What explains the difference between the propagated uncertainty and the standard

deviation?

The propagated uncertainty and the standard deviation are both measures of variability in a dataset, but they differ in their calculation and interpretation.

The standard deviation is a measure of the spread or dispersion of a dataset around its mean. It quantifies how much individual data points deviate from the average. To calculate the standard deviation, you can follow these steps:

1. Calculate the mean (average) of the dataset.
2. For each data point, subtract the mean and square the result.
3. Find the average of the squared differences calculated in step 2.
4. Take the square root of the average obtained in step 3.

The standard deviation gives you a single value that represents the typical or expected amount of variation in the dataset. It is commonly used in statistical analysis to understand the variability and distribution of data.

On the other hand, propagated uncertainty is a concept used in measurement and scientific experiments to estimate the uncertainty or error in a calculated or derived quantity. It takes into account the uncertainties of the individual measurements or variables used to calculate the final quantity.

The propagated uncertainty considers the uncertainties of each measurement or variable, as well as the relationships between them when calculating the final uncertainty. It uses the principles of error propagation and mathematical formulas to estimate the uncertainty in the calculated quantity.

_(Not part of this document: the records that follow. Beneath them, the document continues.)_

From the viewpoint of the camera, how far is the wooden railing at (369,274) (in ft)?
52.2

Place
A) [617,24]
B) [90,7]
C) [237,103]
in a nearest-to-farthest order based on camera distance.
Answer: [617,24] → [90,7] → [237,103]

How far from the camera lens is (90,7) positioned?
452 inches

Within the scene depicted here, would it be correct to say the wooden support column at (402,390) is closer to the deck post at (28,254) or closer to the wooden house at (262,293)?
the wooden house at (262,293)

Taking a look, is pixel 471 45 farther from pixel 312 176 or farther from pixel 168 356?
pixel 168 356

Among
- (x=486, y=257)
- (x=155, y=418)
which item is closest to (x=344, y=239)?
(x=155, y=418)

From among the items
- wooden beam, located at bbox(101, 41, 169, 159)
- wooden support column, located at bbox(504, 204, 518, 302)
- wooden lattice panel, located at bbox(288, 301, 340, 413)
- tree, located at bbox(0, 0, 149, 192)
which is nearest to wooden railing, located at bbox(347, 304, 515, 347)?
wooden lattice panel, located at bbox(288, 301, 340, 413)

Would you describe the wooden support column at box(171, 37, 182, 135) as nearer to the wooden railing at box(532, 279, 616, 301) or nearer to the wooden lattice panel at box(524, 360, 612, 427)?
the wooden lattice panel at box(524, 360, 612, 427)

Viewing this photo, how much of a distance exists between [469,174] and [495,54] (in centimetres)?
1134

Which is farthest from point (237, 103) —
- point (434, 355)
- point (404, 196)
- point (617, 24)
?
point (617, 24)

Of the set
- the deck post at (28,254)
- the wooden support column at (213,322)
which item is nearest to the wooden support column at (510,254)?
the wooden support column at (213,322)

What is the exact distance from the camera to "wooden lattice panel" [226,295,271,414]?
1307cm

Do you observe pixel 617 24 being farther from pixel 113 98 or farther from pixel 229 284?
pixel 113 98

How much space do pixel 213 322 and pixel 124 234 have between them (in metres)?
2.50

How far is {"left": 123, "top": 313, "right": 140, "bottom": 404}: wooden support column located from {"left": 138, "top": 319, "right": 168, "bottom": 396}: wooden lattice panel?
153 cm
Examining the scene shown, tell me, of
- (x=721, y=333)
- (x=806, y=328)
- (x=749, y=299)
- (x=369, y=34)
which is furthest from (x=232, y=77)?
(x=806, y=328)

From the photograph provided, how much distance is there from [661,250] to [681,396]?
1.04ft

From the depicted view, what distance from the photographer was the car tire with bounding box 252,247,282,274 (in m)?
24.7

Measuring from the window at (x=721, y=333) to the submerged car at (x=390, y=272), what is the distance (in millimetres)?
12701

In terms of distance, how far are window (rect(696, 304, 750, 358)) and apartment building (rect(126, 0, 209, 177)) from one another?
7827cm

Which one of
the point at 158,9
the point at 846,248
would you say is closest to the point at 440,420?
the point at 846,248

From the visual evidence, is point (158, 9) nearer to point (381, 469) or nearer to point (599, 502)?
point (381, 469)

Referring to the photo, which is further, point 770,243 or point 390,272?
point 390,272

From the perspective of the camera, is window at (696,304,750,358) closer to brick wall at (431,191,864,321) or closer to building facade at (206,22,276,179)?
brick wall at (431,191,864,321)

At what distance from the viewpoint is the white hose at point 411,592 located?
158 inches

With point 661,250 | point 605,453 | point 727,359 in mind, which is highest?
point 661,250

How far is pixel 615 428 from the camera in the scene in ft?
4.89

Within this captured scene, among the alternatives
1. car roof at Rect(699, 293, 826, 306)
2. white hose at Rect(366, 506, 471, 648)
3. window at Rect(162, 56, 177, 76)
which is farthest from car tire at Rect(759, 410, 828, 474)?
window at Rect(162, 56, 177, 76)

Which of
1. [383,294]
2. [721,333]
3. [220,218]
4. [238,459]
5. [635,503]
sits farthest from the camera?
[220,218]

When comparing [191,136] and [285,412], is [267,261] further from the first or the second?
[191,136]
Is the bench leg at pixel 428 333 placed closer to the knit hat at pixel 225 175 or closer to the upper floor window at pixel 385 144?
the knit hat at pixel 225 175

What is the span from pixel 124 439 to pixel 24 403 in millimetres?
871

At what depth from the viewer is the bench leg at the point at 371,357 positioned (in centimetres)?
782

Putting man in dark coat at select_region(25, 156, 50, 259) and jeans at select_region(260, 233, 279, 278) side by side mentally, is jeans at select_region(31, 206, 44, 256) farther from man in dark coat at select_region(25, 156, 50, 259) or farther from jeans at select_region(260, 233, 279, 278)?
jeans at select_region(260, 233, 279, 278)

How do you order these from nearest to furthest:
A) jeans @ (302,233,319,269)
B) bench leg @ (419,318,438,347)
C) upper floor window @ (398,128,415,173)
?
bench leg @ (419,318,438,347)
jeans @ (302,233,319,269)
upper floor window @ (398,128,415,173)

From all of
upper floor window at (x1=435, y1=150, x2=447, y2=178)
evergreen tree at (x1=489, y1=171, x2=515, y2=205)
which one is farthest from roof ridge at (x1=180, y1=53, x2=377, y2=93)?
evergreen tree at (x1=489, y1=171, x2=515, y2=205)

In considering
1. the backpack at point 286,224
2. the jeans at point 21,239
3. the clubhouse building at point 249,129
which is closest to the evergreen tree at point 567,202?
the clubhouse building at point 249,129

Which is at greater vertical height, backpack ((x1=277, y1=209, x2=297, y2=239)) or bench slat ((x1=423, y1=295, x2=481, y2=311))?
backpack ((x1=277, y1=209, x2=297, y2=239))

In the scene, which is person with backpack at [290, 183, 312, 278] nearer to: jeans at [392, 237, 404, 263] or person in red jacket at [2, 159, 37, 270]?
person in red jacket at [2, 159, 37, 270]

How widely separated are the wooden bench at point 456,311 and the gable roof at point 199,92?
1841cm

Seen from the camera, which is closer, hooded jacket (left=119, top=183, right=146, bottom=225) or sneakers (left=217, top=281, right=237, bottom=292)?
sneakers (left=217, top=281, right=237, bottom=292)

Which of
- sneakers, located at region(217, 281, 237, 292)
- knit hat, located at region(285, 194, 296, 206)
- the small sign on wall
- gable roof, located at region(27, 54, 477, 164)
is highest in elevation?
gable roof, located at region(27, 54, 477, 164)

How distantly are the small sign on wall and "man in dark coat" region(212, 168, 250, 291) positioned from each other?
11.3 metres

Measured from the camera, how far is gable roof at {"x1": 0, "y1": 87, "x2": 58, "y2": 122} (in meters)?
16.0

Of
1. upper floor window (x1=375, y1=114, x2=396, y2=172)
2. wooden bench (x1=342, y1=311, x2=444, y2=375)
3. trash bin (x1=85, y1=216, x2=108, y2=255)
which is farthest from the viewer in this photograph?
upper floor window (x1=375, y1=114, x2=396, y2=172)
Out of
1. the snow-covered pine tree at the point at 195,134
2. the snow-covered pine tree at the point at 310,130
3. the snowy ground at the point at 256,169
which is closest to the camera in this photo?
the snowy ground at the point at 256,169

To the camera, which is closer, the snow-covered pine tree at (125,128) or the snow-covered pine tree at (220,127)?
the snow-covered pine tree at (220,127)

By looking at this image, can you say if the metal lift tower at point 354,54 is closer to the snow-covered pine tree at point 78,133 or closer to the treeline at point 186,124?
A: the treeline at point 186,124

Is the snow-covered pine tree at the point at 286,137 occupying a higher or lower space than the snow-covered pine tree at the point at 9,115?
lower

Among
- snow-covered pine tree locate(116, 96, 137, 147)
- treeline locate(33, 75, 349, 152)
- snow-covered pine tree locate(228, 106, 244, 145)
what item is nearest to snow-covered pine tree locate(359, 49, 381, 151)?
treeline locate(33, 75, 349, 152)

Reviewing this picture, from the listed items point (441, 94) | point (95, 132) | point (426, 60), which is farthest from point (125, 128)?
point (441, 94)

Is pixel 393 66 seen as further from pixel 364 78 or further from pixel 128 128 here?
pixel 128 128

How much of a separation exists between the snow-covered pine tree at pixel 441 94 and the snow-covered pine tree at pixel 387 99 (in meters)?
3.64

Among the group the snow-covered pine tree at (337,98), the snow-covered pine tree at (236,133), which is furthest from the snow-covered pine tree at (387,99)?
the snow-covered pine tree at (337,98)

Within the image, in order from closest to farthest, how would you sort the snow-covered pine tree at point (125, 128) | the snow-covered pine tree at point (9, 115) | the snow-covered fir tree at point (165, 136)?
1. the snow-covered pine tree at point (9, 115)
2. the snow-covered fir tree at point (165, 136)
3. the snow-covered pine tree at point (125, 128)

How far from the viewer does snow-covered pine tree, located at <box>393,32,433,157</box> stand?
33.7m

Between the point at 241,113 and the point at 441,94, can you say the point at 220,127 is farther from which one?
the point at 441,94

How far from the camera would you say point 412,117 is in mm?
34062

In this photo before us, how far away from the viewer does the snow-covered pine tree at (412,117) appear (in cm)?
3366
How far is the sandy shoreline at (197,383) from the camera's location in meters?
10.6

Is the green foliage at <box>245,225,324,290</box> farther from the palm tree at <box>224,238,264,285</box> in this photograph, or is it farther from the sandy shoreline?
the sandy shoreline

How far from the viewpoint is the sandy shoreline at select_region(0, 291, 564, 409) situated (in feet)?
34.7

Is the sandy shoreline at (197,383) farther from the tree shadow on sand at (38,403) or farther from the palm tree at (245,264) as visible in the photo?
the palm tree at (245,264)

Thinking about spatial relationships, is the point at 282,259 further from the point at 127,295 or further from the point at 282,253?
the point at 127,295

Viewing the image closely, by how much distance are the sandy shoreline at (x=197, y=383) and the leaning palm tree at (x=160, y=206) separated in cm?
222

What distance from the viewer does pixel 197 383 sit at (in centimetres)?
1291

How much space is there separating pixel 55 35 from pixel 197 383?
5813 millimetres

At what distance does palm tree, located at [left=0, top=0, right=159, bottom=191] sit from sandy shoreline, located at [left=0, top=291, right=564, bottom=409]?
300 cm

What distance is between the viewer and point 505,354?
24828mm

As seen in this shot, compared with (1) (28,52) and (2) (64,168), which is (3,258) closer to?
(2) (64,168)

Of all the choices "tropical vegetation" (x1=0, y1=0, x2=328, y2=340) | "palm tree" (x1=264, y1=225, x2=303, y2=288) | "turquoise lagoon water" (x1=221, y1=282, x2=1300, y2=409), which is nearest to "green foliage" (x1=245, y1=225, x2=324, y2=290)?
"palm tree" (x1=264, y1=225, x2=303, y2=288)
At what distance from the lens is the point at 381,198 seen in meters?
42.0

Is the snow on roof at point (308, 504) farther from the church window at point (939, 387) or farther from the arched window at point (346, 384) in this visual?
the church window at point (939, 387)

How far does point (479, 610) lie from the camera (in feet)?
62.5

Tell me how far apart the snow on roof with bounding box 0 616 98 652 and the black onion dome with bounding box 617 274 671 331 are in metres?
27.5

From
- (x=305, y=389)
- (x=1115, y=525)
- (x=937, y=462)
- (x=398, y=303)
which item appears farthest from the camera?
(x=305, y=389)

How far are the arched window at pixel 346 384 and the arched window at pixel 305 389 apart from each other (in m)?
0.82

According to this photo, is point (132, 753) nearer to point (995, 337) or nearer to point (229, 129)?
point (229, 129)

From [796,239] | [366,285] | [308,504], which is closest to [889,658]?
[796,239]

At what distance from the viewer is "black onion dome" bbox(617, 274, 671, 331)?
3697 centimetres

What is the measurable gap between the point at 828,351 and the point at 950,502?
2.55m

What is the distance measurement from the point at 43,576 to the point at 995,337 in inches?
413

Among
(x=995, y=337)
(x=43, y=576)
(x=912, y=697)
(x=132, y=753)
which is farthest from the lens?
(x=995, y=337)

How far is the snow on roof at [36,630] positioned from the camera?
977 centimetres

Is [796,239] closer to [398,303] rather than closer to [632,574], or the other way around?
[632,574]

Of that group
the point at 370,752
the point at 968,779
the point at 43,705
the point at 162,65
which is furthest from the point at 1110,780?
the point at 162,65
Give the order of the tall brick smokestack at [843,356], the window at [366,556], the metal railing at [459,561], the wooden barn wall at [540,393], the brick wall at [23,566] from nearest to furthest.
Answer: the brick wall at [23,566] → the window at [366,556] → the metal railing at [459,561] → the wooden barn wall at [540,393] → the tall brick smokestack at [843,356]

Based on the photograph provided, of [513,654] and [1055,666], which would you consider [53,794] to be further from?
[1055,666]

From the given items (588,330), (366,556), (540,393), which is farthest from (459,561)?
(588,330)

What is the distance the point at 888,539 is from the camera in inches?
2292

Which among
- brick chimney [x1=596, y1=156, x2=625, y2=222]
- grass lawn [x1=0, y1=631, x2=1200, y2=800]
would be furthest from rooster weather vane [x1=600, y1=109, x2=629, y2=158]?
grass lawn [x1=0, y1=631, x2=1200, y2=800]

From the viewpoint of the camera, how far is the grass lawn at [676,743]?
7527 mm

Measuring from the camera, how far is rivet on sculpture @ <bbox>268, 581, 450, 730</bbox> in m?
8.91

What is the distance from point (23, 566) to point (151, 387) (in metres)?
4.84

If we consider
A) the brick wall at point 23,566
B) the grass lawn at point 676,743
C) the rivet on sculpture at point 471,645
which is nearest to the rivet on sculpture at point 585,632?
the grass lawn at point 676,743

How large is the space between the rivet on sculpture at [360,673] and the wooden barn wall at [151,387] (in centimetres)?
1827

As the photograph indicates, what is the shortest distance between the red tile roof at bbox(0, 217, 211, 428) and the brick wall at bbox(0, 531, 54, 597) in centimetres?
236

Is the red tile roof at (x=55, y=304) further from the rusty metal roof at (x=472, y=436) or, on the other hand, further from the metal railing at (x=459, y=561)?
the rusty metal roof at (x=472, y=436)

To calculate the propagated uncertainty, you typically follow these steps:

1. Identify the variables or measurements involved in the calculation.
2. Determine the uncertainties associated with each variable or measurement.
3. Use mathematical formulas or methods, such as the "sum of squares" or "product rule," to calculate the propagated uncertainty.

The propagated uncertainty provides an estimate of the potential error or uncertainty in the final result based on the uncertainties of the input variables. It helps in understanding the reliability and accuracy of the calculated quantity.

In summary, the standard deviation quantifies the variability within a dataset, while the propagated uncertainty estimates the uncertainty in a calculated quantity by considering the uncertainties of the input variables.